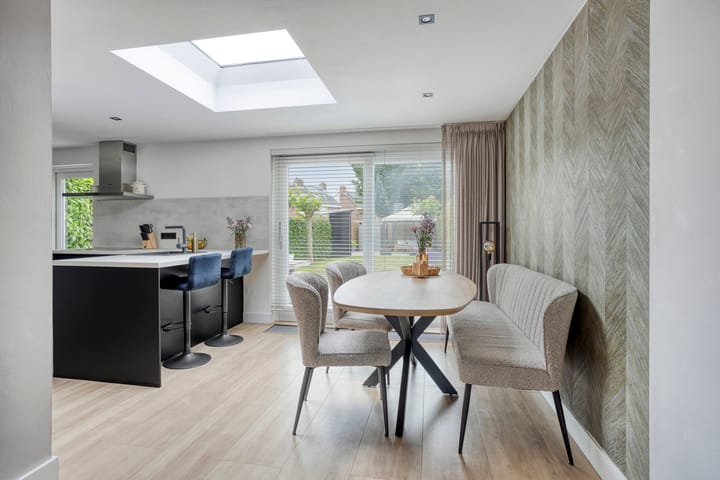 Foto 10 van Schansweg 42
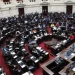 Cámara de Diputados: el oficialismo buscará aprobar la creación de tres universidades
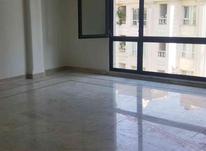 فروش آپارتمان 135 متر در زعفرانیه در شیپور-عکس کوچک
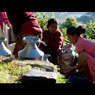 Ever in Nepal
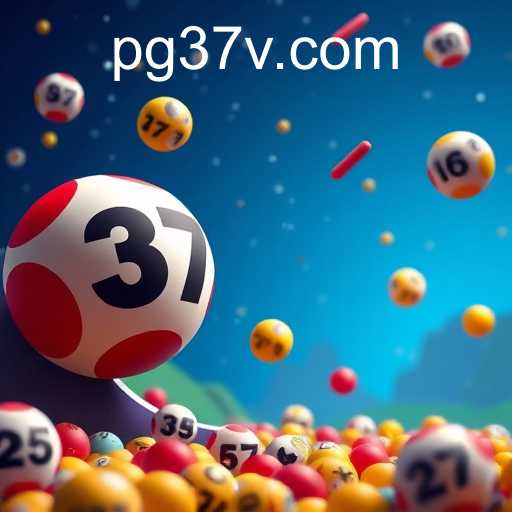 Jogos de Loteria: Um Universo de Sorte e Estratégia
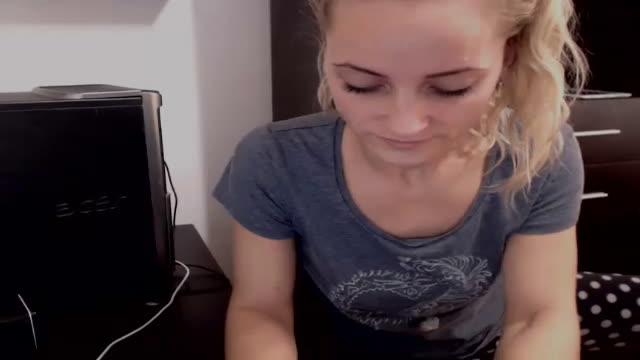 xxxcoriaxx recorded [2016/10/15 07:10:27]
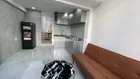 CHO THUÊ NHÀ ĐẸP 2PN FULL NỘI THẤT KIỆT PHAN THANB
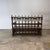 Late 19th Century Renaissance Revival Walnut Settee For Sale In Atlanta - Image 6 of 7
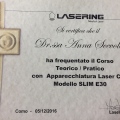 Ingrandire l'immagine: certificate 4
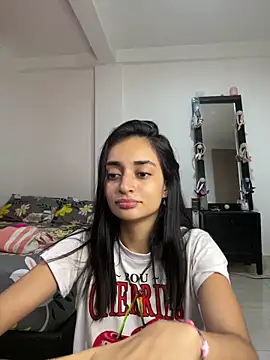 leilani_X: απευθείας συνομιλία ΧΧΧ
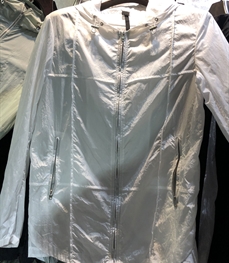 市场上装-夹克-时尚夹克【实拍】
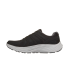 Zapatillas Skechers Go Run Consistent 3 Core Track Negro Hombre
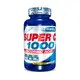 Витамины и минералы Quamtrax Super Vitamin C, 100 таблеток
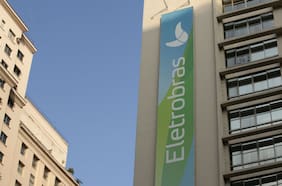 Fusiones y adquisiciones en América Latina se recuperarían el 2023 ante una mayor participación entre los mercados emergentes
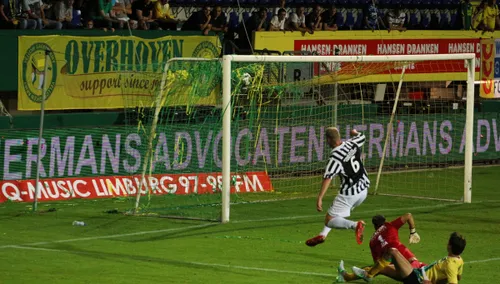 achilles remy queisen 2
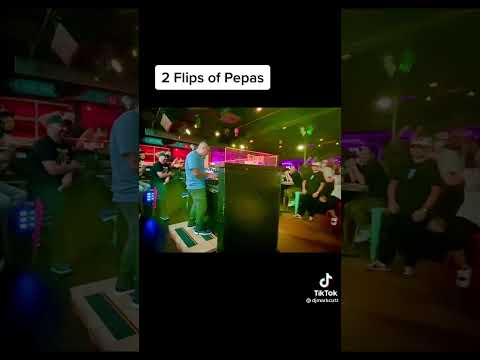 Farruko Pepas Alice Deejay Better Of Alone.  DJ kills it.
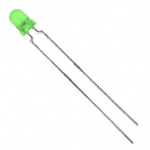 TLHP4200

========================================================================

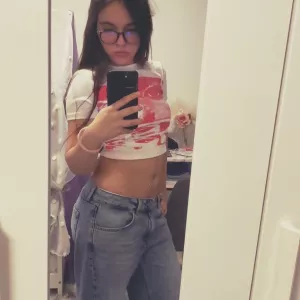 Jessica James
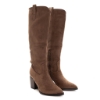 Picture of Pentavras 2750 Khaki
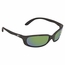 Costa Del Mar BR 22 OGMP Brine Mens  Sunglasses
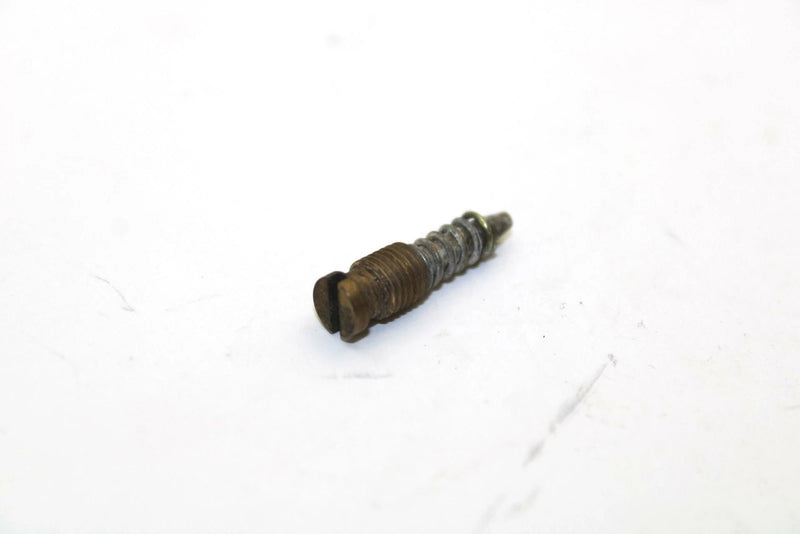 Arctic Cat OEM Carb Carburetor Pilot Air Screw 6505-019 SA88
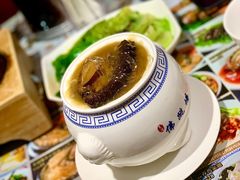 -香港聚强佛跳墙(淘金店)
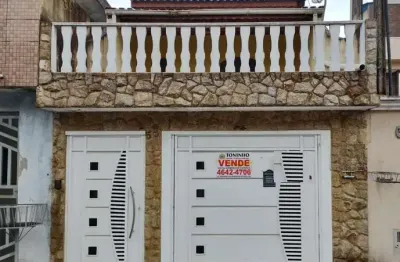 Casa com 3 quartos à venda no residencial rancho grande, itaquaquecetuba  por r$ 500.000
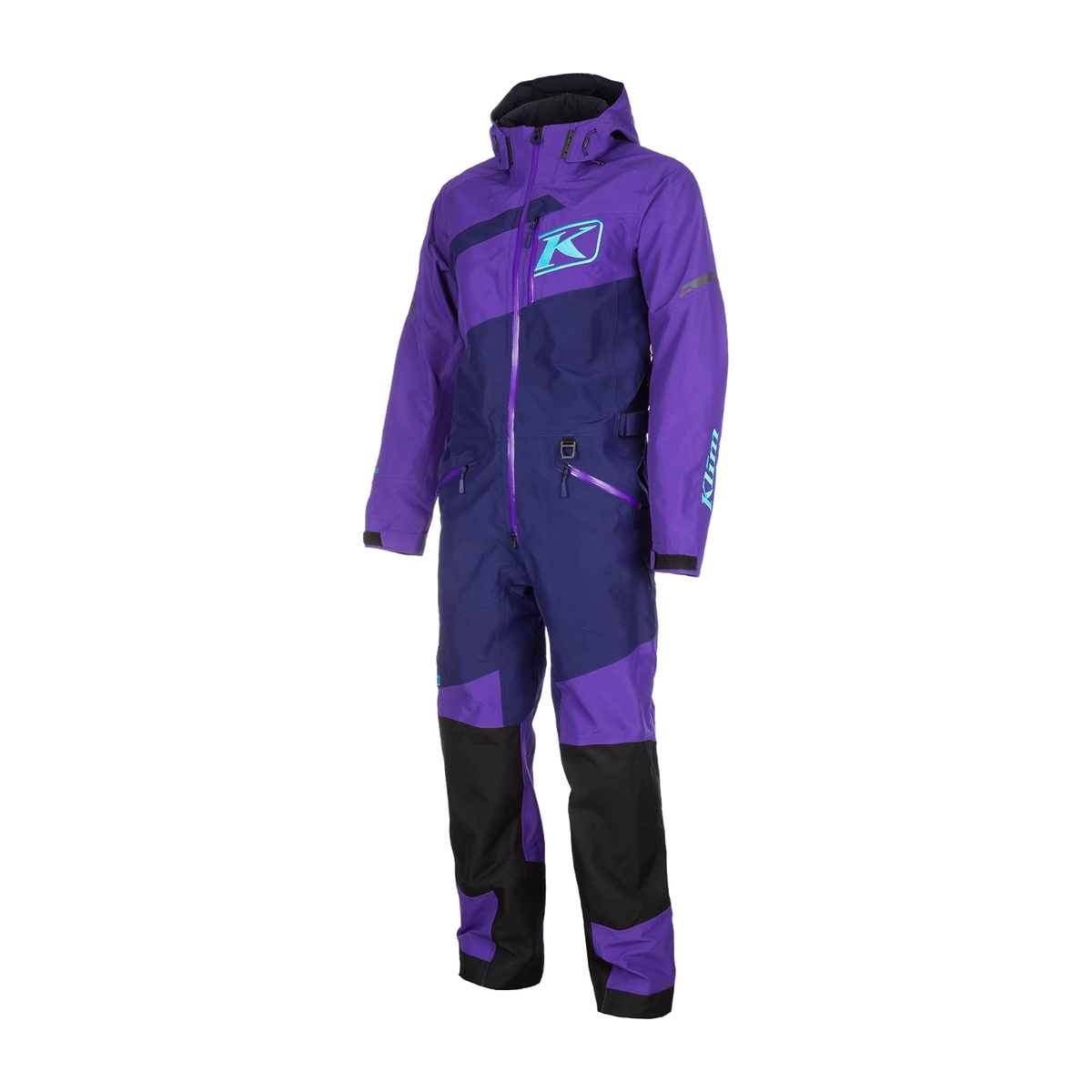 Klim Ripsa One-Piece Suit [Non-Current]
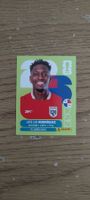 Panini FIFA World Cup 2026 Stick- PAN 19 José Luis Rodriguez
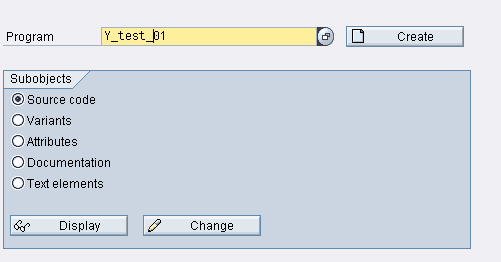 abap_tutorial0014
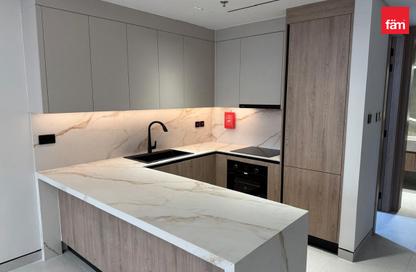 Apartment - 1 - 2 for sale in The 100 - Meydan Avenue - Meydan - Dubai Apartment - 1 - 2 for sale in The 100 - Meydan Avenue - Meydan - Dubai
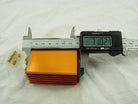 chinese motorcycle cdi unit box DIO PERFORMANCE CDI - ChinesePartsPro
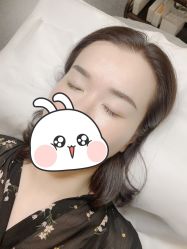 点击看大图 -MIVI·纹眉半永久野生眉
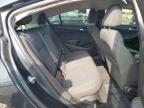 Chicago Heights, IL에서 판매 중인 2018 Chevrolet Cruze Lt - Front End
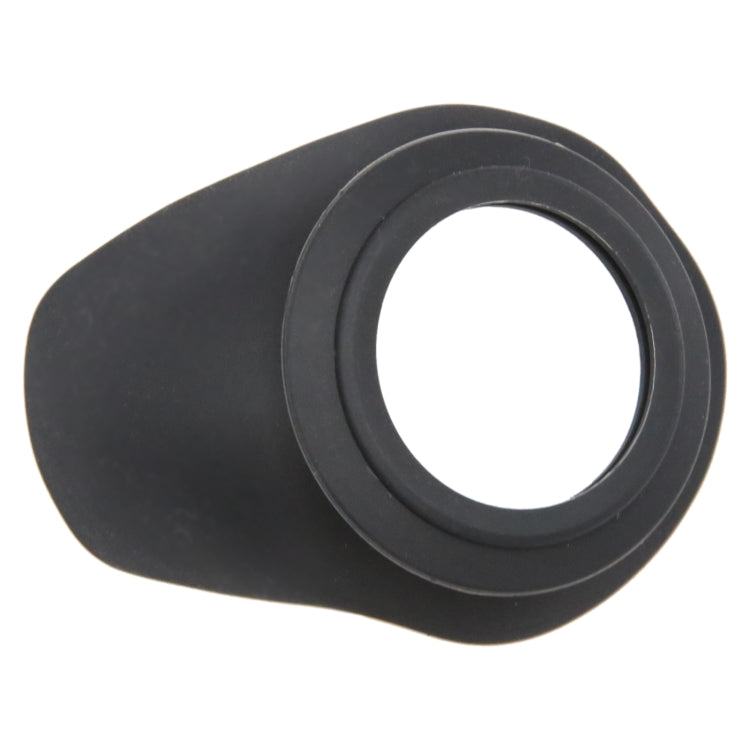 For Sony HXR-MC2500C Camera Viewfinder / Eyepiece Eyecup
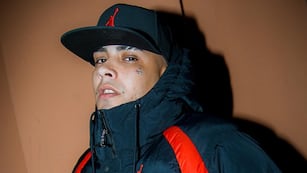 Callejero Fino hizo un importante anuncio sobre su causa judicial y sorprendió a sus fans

========================================================================

- WORK TASK
Set down word for word the lines above from the one with "Picture of Pentavras 2750 Khaki" up to and including the one with "Callejero Fino hizo". Omit every picture.

- COMPLETED TASK
 Picture of Pentavras 2750 Khaki
 Costa Del Mar BR 22 OGMP Brine Mens  Sunglasses
 Arctic Cat OEM Carb Carburetor Pilot Air Screw 6505-019 SA88
 -香港聚强佛跳墙(淘金店)
 Casa com 3 quartos à venda no residencial rancho grande, itaquaquecetuba  por r$ 500.000
 Klim Ripsa One-Piece Suit [Non-Current]
 Panini FIFA World Cup 2026 Stick- PAN 19 José Luis Rodriguez
 abap_tutorial0014
 Apartment - 1 - 2 for sale in The 100 - Meydan Avenue - Meydan - Dubai Apartment - 1 - 2 for sale in The 100 - Meydan Avenue - Meydan - Dubai
 chinese motorcycle cdi unit box DIO PERFORMANCE CDI - ChinesePartsPro
 点击看大图 -MIVI·纹眉半永久野生眉
 Chicago Heights, IL에서 판매 중인 2018 Chevrolet Cruze Lt - Front End
 For Sony HXR-MC2500C Camera Viewfinder / Eyepiece Eyecup
 Callejero Fino hizo un importante anuncio sobre su causa judicial y sorprendió a sus fans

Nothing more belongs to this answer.